Using the NMSAF Security Solution › Components of NMSAF

Components of NMSAF

The NMSAF security solution consists of the following components:

• UAMS—NMSAF uses the UAMS file to store user records that contain the many access authorization details for a user ID. User records can be manually added, modified, or deleted from the UAMS file, but this might not be necessary. If NMSAF is installed as recommended (with grouping and modeling enabled), then NMSAF automatically updates the UAMS file as needed. This means that you do not need to perform any maintenance on your UAMS records.
• Partial security exit—NMSAF uses a partial security exit to interface with your external security package for password checking. Passwords are not stored in UAMS.
• Modeling—You can use the modeling facility to significantly reduce the number of users that must be manually defined to your product region (by using UAMS). When you use modeling, a set of model users is defined. Each model user definition is used to define the privileges that a specific type of user has.

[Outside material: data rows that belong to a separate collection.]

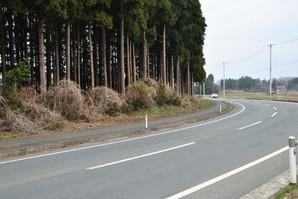 kanegasaki_18.jpg
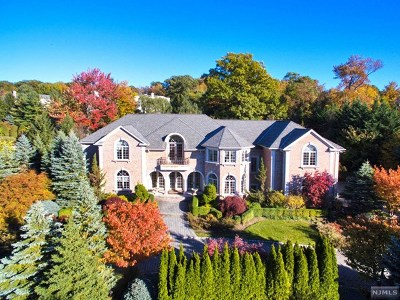 Cresskill Single Family Home For Sale: 110 Hoover Drive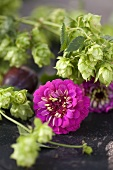 Hops and pompom dahlias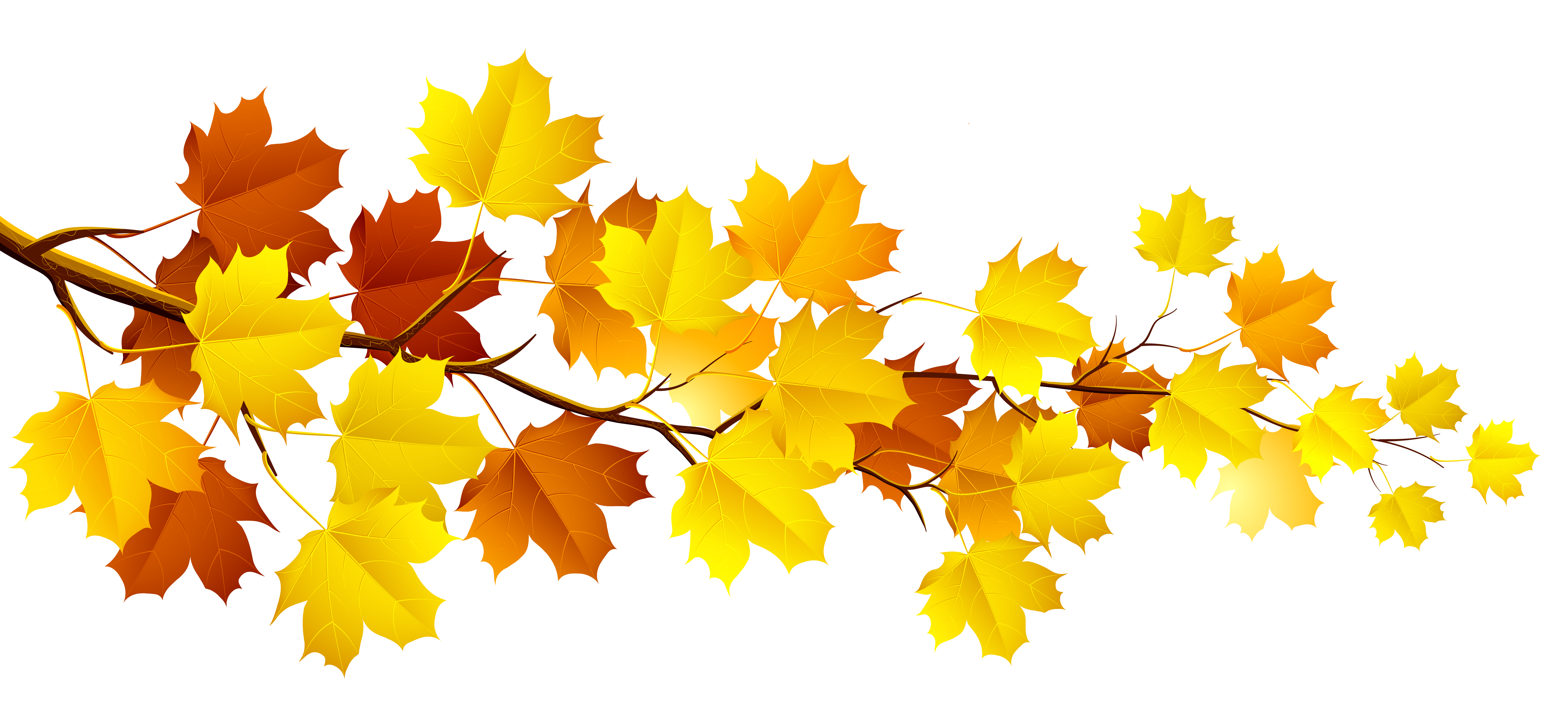 Fall Leaves Clipart - Autumn PNG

  The NMSAF parameter file defines a list of resource names and associated model names. When a user (that is not defined to UAMS) logs on, this list is searched and each resource name is tested to see if the user has (at least) READ access. The model user ID of the first one that matches is then used as the basis of a new user ID definition.

  If you simply give users PERMIT access to the appropriate resource(s), user definitions are automatically created when a user logs on to your product region for the first time.

• SXCTL parameter file—The SXCTL file is the control file used by NMSAF. You can use the SXCTL file as supplied or you can tailor it to your requirements by using parameters.
• Additional security exits—NMDSNCHK and NMDSSCHK can work in conjunction with NMSAF. Several other exits are supplied.